Trois activistes de la société civile du Burundi, accusés d'"atteinte à la sûreté intérieure de l'Etat", ont été condamnés en leur absence à 10 ans de prison chacun jeudi par le tribunal de Muramvya (centre), a-t-on appris vendredi de sources concordantes.
Emmanuel Nshimirimana, représentant dans la province de Muramvya de Paroles et actions pour le réveil des consciences et l'évolution des mentalités (Parcem), une organisation militant notamment pour la bonne gouvernance, et deux de ses collaborateurs locaux, Aimé Constant Gatore et Marius Nizigiyimana, avaient été arrêtés en juin 2017.
"Le TGI de Muramvya a condamné hier (jeudi) les trois membres de l'organisation Parcem à 10 ans de prison", a annoncé à l'AFP un autre activiste présent à Muramvya, qui a requis l'anonymat.
Les juges ont annoncé ce verdict jeudi alors qu'ils siégeaient dans une autre affaire et en l'absence des accusés et de leurs avocats, a-t-il précisé.
"C'est la première fois dans l'histoire que des membres de la société civile au Burundi sont condamnés de cette manière.
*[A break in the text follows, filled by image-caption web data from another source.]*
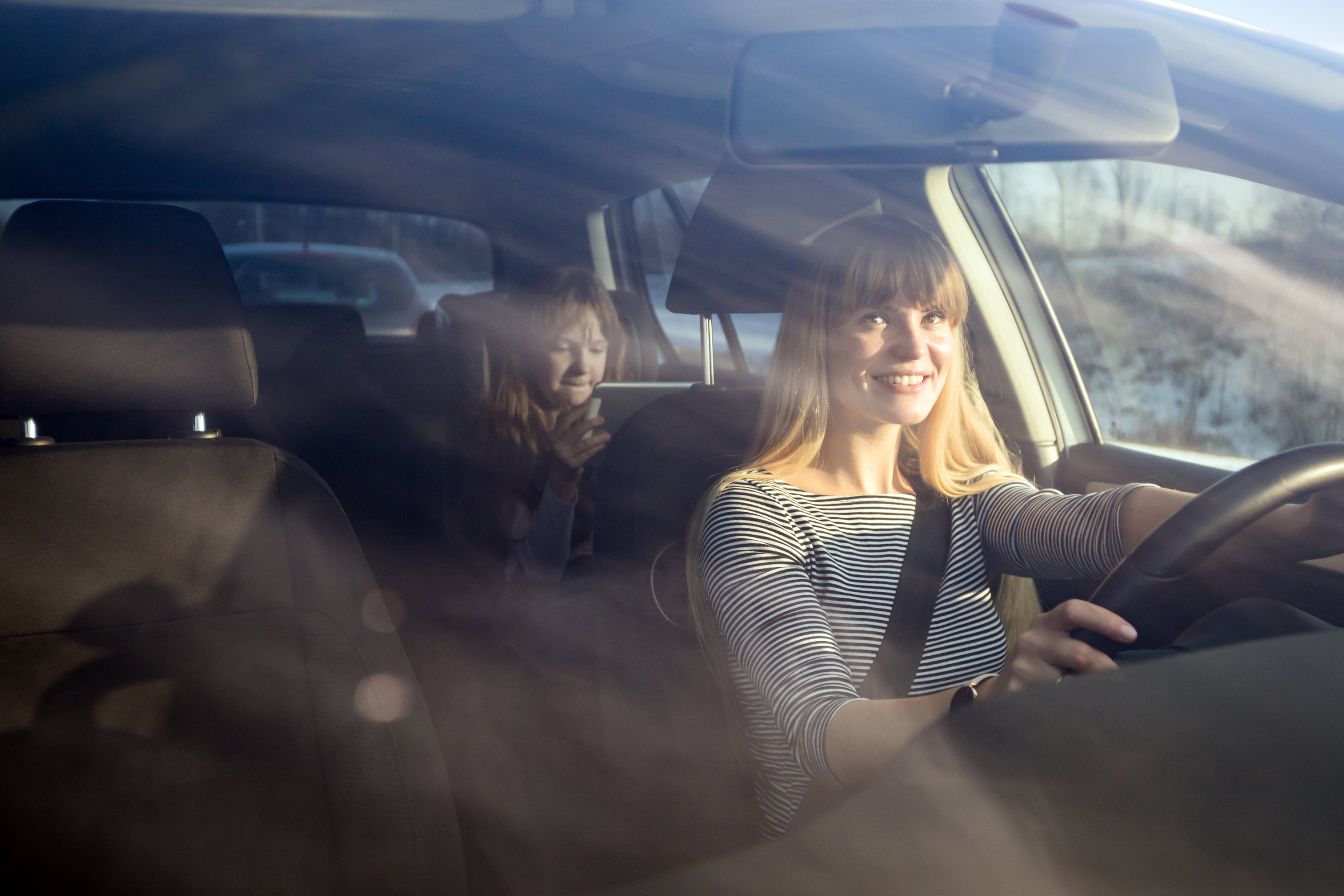 Mom driving car while her daughter sitting on back seat and using digital tablet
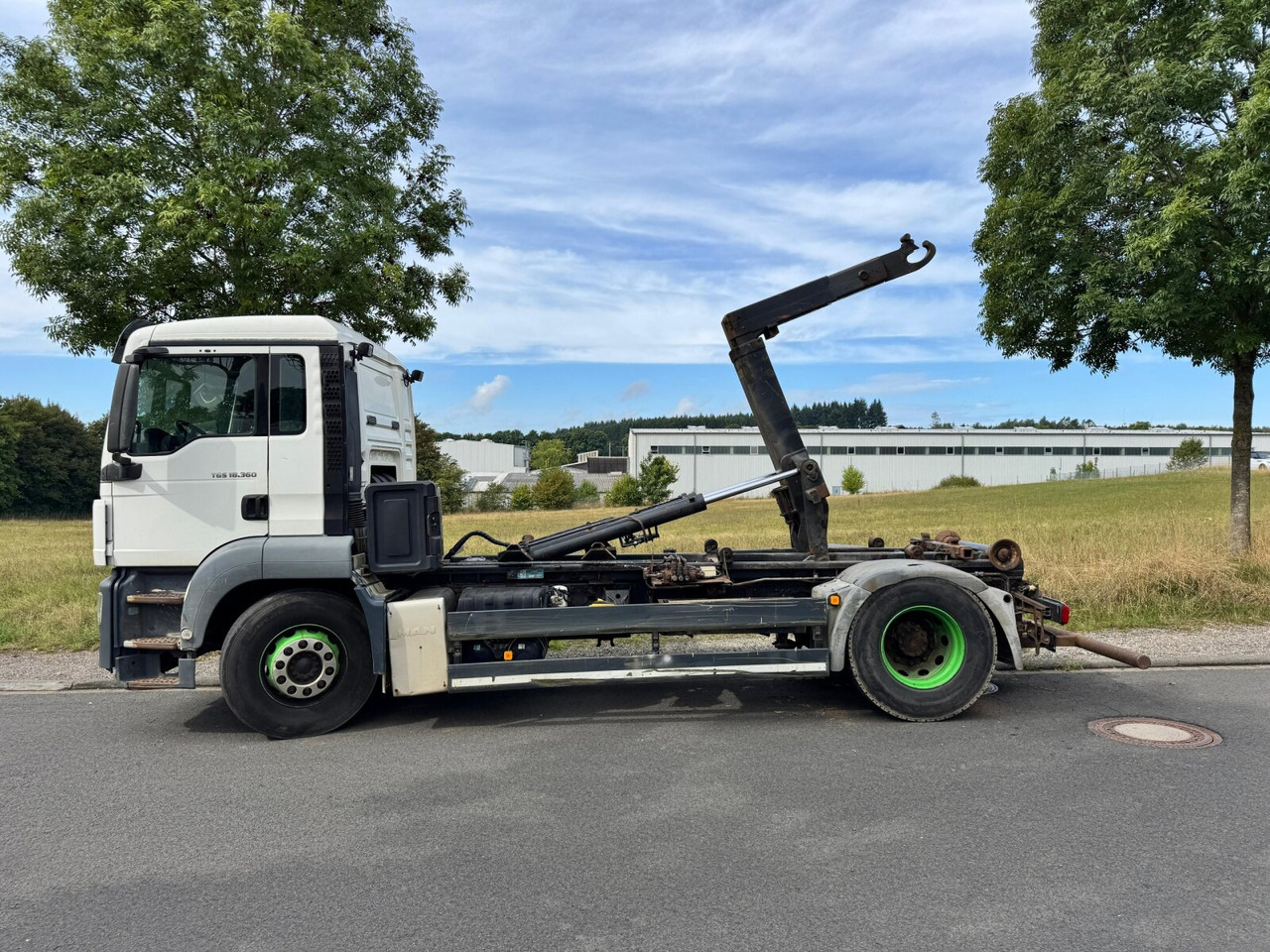 MAN TGS 18.360 4X2 BL TGS 18.360 4X2 BL, Hyva 10.45 S, Teleskopabrollanlage - شاحنة ذات خطاف: صورة 1 MAN TGS 18.360 4X2 BL TGS 18.360 4X2 BL, Hyva 10.45 S, Teleskopabrollanlage - شاحنة ذات خطاف: صورة 1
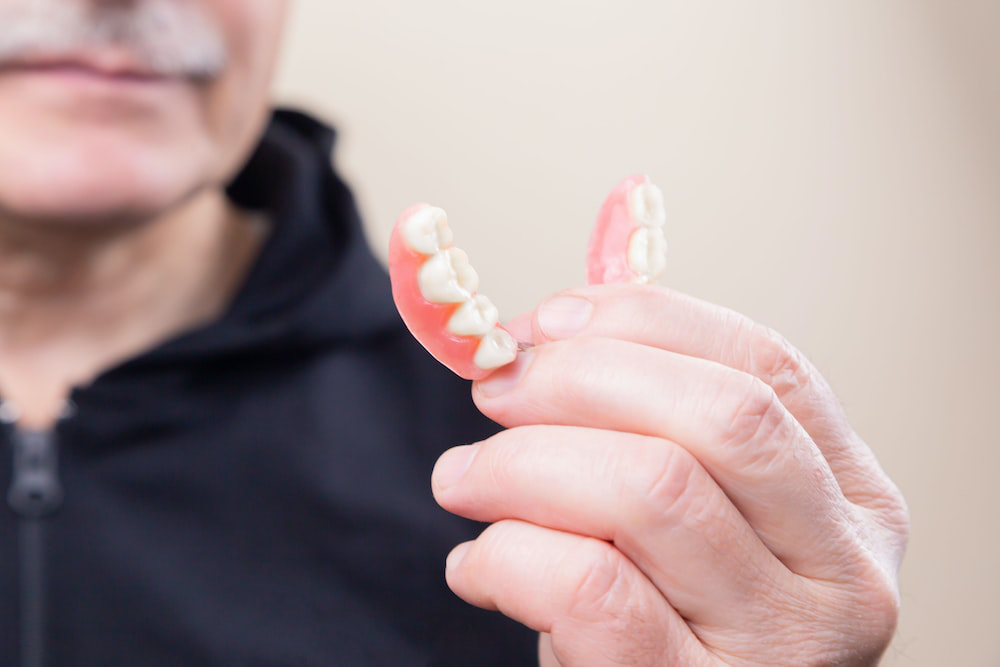 An image of a man holding a teeth-shaped item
C'est un signe que le pouvoir ne tolère plus la société civile dans notre pays", a réagi Gabriel Rufyiri, l'une des principales figures de la société civile burundaise.
Cette information a été confirmée à l'AFP par une source judiciaire à Muramvya, ainsi que par Faustin Ndikumana, le président de Parcem, qui a ajouté: "nos amis n'ont pas encore été notifiés officiellement, mais c'est confirmé malheureusement".
Le procureur avait requis le 5 janvier entre 20 ans et 25 ans de réclusion contre les trois hommes, accusés d'avoir "préparé des actions de nature à perturber la sécurité".
Ils avaient été arrêtés en possession de documents en vue de l'organisation d'un atelier national sur la violation des droits de l'Homme. La justice leur reproche "le fait que ces documents citaient (...) les militants de partis d'opposition et omettaient ceux qui appartiennent au parti au pouvoir", avait alors expliqué M. Ndikumana.
"Le procureur a argumenté en disant que le fait de travailler uniquement avec l'opposition est la preuve qu'ils cherchaient à perturber la sécurité" du pays, avait-il ajouté.
"Parcem est pratiquement l'une des dernières organisations indépendantes qui était tolérée jusqu'ici; ce verdict est un signal fort envoyé par le pouvoir pour dire qu'il ne tolère plus la moindre critique", a regretté un diplomate en poste à Bujumbura, parlant sous couvert d'anonymat.
Le Burundi traverse une grave crise politique depuis que le président Pierre Nkurunziza a annoncé en avril 2015 sa candidature à un troisième mandat controversé et sa réélection en juillet de la même année.
La crise a poussé à l'exil les leaders d'opposition, les grandes figures de la société civile et une centaine de journalistes indépendants. Depuis, les radios et ONG locales sont soumises à de fortes pressions et leur personnel souvent harcelé.
Les violences qui ont accompagné la crise auraient fait au moins 1.200 morts et déplacé plus de 400.000 personnes entre avril 2015 et mai 2017, d'après les estimations de la Cour pénale internationale (CPI), qui a ouvert une enquête.